__TEXTE À LIRE__.
Me Antoine Vey : « Twitter est complice de délits »

Le réseau social est poursuivi pour son manque de coopération en matière de haine en ligne. De ce fait, plusieurs plaintes ont été classées sans suite.

 

Le 28 janvier, Mes Antoine Vey et Éric Morain ont adressé une citation à comparaître à Twitter, pour trois clients qu'ils représentent. Tous victimes de terrorisme par le passé, ils ont décidé de porter plainte après avoir fait l'objet de menaces sur le réseau social. Leur plainte a cependant été classée sans suite par le parquet de Paris et Twitter est aujourd'hui tenu pour responsable du classement, dans la mesure où il n'a pas répondu aux requêtes judiciaires visant à identifier les auteurs des menaces.

Cette assignation, pour « refus de déférer à une demande d'une autorité judiciaire » et « complicité des délits d'injure publique », a été adressée pour le compte d'une rescapée de l'attaque contre le Bataclan, Aurélia Gilbert, le père d'une victime de l'attentat, Georges Salines, et par l'ancien journaliste Nicolas Hénin, otage en 2013 du groupe État islamique. Tous les trois ont été ciblés par une vague de harcèlement après avoir pris position en faveur du rapatriement des enfants de djihadistes français retenus en Syrie. Faute de réponse de Twitter à ses requêtes, le parquet de Paris a successivement classé leurs plaintes au cours de l'année 2020, pour cause « d'auteurs inconnus ». Me Vey donne les détails de cette assignation au Point.

Le Point : Quel est exactement l'objet de la citation à comparaître ?

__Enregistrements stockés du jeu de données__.
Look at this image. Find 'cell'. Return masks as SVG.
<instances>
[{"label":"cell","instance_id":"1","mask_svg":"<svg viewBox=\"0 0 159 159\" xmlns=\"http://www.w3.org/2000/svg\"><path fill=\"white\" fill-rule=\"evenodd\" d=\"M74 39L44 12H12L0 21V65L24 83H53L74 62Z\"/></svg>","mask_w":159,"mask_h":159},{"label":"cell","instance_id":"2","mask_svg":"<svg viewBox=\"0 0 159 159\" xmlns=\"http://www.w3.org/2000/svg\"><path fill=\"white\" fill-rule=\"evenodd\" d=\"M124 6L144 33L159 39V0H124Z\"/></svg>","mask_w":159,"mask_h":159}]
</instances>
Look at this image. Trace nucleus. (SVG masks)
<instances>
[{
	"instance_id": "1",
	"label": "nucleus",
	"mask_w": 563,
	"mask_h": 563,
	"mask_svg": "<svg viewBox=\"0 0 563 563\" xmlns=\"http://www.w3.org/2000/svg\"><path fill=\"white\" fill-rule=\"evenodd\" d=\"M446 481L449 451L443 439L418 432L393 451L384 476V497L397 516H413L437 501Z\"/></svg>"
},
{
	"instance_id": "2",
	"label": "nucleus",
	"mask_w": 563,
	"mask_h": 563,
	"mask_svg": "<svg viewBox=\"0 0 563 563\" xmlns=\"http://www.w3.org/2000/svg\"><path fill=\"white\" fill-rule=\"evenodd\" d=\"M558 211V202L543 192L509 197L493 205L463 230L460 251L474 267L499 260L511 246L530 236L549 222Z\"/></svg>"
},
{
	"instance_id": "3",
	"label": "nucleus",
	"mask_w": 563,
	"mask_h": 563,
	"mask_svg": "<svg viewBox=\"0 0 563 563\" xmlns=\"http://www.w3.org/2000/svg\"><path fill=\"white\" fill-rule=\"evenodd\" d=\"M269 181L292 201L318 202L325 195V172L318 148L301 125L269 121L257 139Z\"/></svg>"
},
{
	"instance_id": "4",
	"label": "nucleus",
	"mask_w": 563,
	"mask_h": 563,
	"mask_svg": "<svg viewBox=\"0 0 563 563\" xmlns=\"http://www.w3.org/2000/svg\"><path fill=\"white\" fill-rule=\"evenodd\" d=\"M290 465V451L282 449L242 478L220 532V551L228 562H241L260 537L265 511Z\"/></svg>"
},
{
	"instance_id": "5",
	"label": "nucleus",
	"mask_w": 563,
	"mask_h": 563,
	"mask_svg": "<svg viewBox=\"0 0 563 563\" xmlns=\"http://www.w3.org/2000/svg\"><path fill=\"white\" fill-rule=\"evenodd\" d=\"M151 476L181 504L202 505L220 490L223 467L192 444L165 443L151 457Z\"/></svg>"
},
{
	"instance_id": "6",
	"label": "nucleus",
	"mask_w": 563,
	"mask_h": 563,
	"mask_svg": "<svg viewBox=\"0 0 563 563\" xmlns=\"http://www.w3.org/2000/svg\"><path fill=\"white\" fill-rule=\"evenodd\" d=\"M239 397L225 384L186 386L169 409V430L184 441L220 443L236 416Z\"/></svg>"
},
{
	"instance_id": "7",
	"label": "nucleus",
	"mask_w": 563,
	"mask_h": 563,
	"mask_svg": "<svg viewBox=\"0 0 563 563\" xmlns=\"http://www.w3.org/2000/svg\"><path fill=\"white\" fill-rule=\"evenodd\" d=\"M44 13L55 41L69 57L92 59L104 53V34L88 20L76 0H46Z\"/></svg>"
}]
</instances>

__CONSIGNE__.
Recopiez tout le passage de l'article sur la plainte contre Twitter depuis « Me Antoine Vey » jusqu'à « auteurs des menaces. », en substituant « site » à « réseau social ».

__RÉPONSE COMPLÈTE__.
Me Antoine Vey : « Twitter est complice de délits »

Le site est poursuivi pour son manque de coopération en matière de haine en ligne. De ce fait, plusieurs plaintes ont été classées sans suite.

 

Le 28 janvier, Mes Antoine Vey et Éric Morain ont adressé une citation à comparaître à Twitter, pour trois clients qu'ils représentent. Tous victimes de terrorisme par le passé, ils ont décidé de porter plainte après avoir fait l'objet de menaces sur le site. Leur plainte a cependant été classée sans suite par le parquet de Paris et Twitter est aujourd'hui tenu pour responsable du classement, dans la mesure où il n'a pas répondu aux requêtes judiciaires visant à identifier les auteurs des menaces.